I think many would agree that the integrity of a nuclear-missile launch system is critical. There has been worry that new technologies" (in particular, the advent of highly-capable deep-learning neural-network-simulation software, now known generally as "AI) highlight vulnerabilities in the US launch system. There has been thirty years of public discussion of such vulnerabilities. I suggest where we might want to look first.
The "CIA triad" of system cybersecurity properties are confidentiality, integrity and availability. It is not often realised how different these concepts are. Availability is arguably a pure system property, integrity may or may not be, depending on your preference, and confidentiality most certainly is not.
People like to say that verification is making sure you have got your system right, and validation is making sure you have got the right system. Useful, but that is not what the IEC definitions say. Time to change them?
Formal (mathematical) methods are loved by some people (such as myself), who see how, when properly used, they enhance the dependability of systems. But many systems development companies think they are too "hard" and/or cumbersome to use, and would bring little benefit to their operations. What can you use FM for? What, specifically, do they achieve? This chapter provides some guidance.
In 2012, Bev Littlewood and John Rushby showed that you could show a two-channel system to be ultra-dependable if the second channel could justifiably be taken to be "possibly perfect". Many systems have such "basic fall-back" architecture. Littlewood and Rushby elucidate the conditions for such an architecture to be ultra-dependable. I think this is highly-significant work. This chapter gives a short overview for those who do not want to read the full paper.
Everybody's most pressing topic nowadays.
One often hears it said that safety and cybersecurity are two radically different topics, to be handled very differently from each other. Perhaps. I think the assessment processes for both are very similar and I have had success with cross-applying them. This high-level view shows why this may be expected.
Many engineers do not realise how sparse the provisions concerning cybersecurity are in the general functional-safety standard IEC 61508 and the IACS functional-safety standard IEC 61511. I list them all (in a couple of pages) and indicate why they are insufficient.
The official IEC notion of "risk" is the combination of the probability of an event with the severity of its outcome. This does not fit the way people talk about cybersecurity risks, largely because "probability" is not a helpful notion. I suggest what people are talking about when they speak of security risk.

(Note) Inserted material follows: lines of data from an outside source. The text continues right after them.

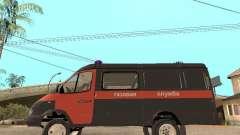 ГАЗель 2705 Газовая служба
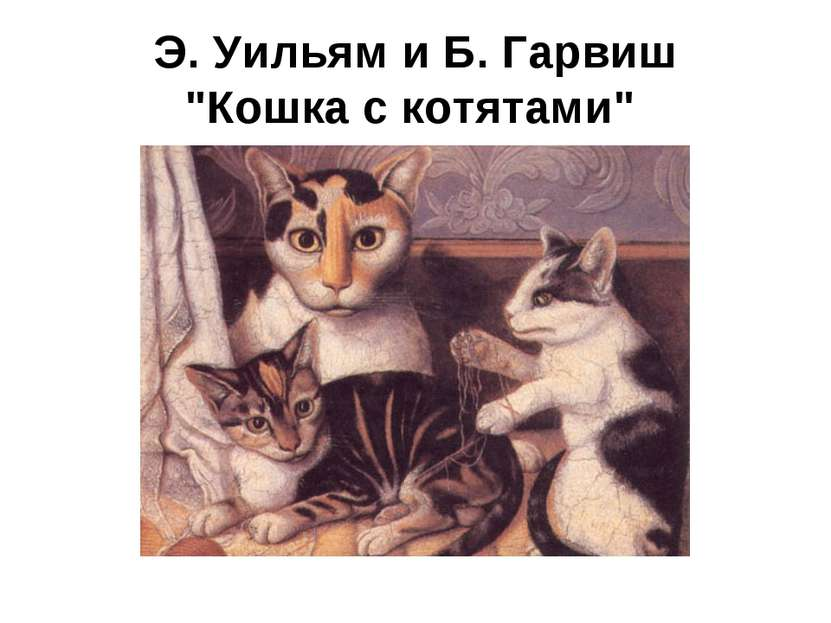 """Э. Уильям и Б. Гарвиш """"Кошка с котятами"""""""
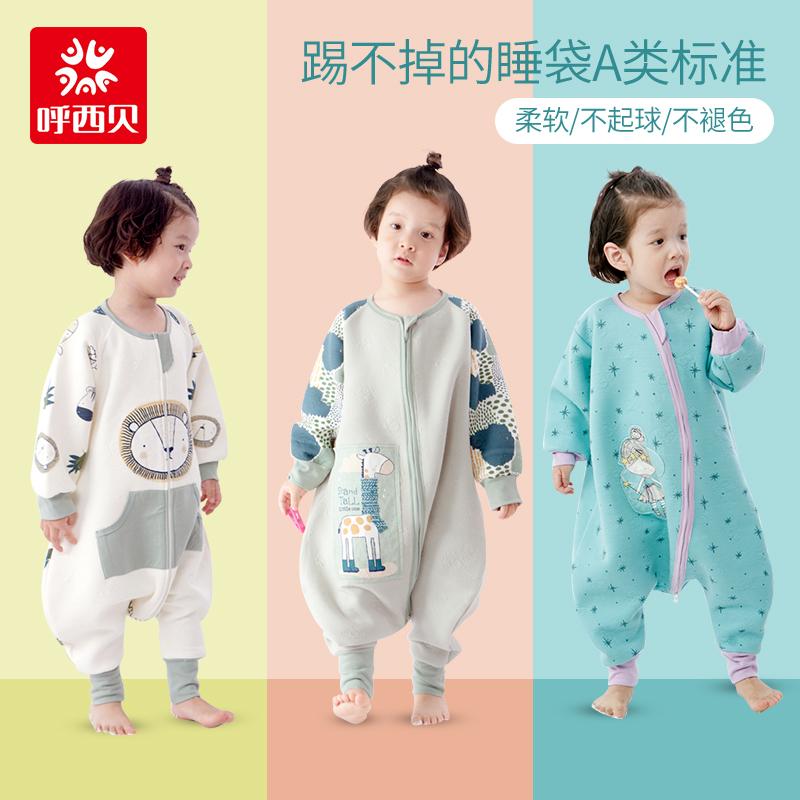 呼西贝分腿宝宝睡袋儿童春秋冬中大童防踢被薄棉四季通用婴儿睡衣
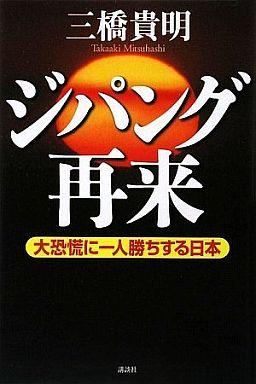 【中古】単行本(実用) <<エッセイ・随筆>> ジパング再来-大恐慌に一人勝ちする日本 / 三橋貴明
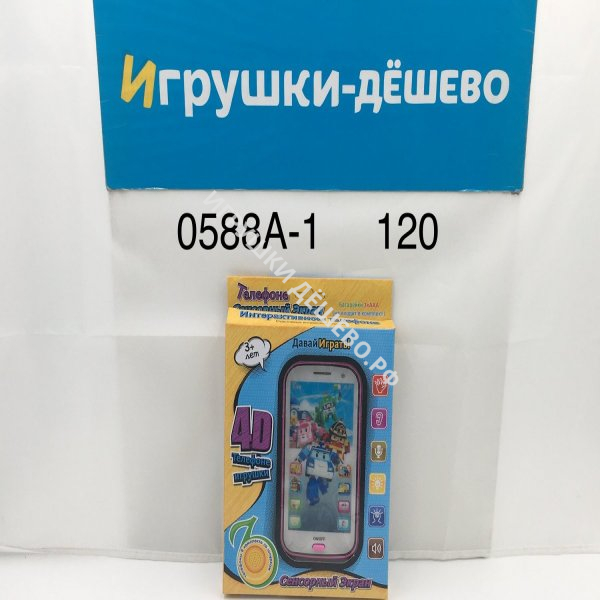 0588A-1 Телефон интерактивный Мультяшки, 120 шт. в кор. 0588A-1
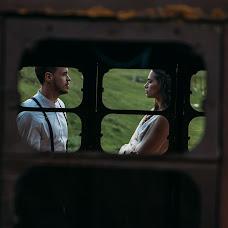 Wedding photographer Sergey Ogorodnik (fotoogorodnik). Photo of 19.07.2018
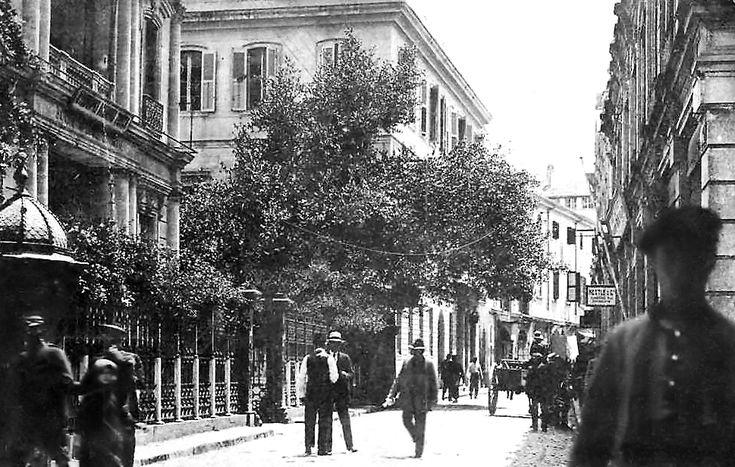 Οδός Φράγκων (μπροστά στην Οθωμανική Τράπεζα)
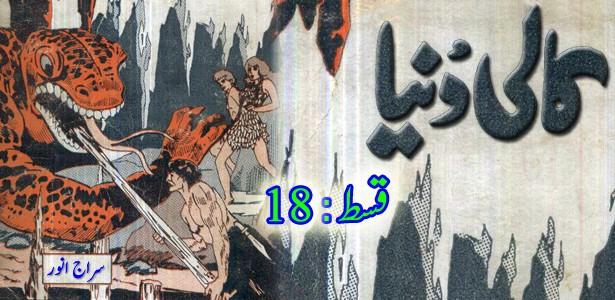 kali-dunya-siraj-anwar-ep18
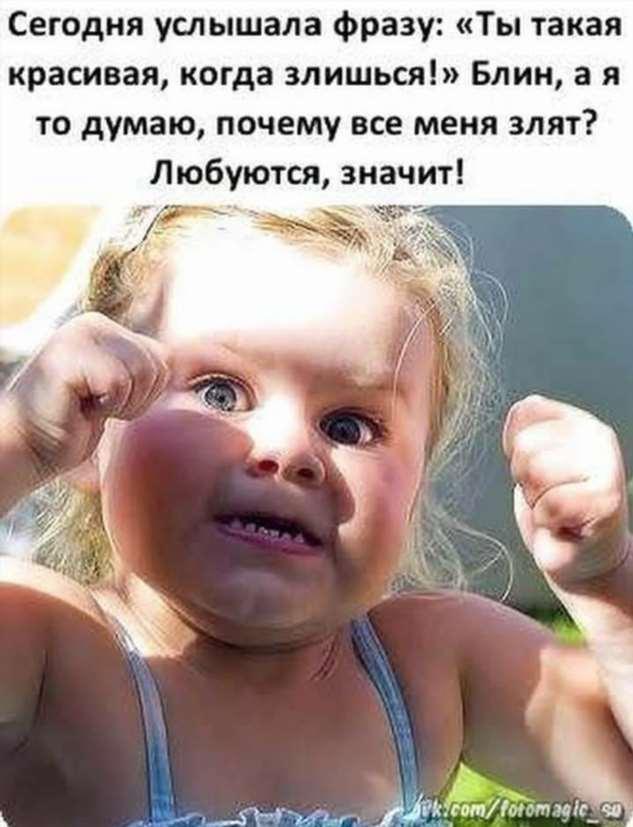 Женский юмор. Нежный юмор. Подборка milayaya-milayaya-36200622102019-11 картинка milayaya-36200622102019-11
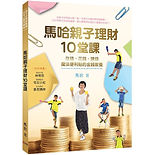 馬哈親子理財10堂課:存錢、花錢、賺錢,魔法便利貼的金錢教養.jpg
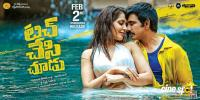 Touch Chesi Chudu Release Date Posters (2)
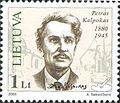 Stamps of Lithuania, 2005-02.jpg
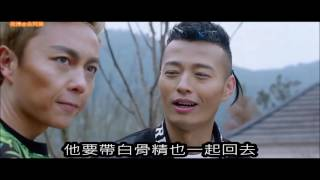 #296【谷阿莫】5分鐘看完2016電影《大夢西遊》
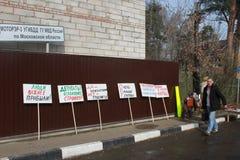 carteles Reunión ambiental en Tomilino Foto de archivo libre de regalías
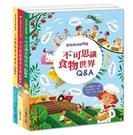驚奇趣味翻翻書套書 (3冊):不可思議食物世界Q&A+不可思議地球常識Q&A+人氣動物驚奇秘密Q&A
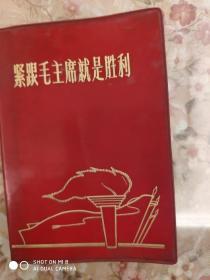 紧跟毛主席就是胜利笔记本(林像毛像不缺)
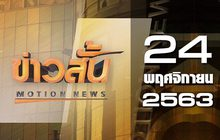 ข่าวสั้น Motion News Break 1 24-11-63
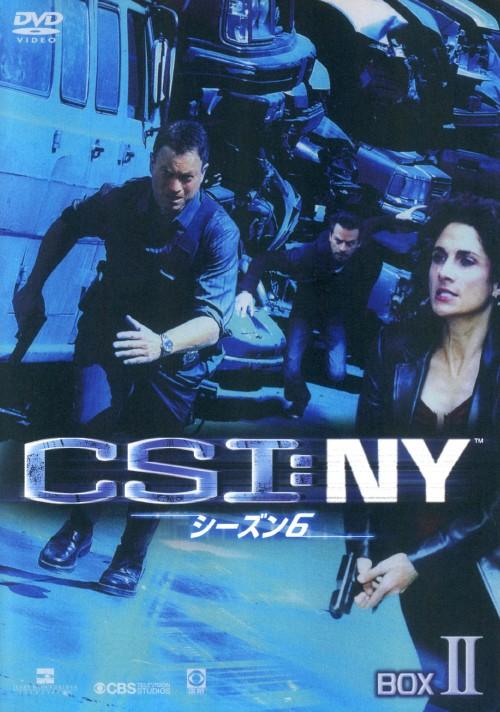 【中古】2.CSI:NY 6th コンプリート BOX (完) 【DVD】/ゲイリー・シニーズ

It is critical in maintaining the cybersecurity of an IACS system to maintain an inventory of subsystems and components and to know quickly and accurately when a "security patch" should be applied inside your system. But guidance on this in existing standards is vague. Here is an attempt to be more precise.
There is guidance available (and some being written) on how to go about assuring the cybersecurity and safety of an IACS. I consider a specific example of a process plant and ask how well that guidance works. Some of it is better and some of it is worse.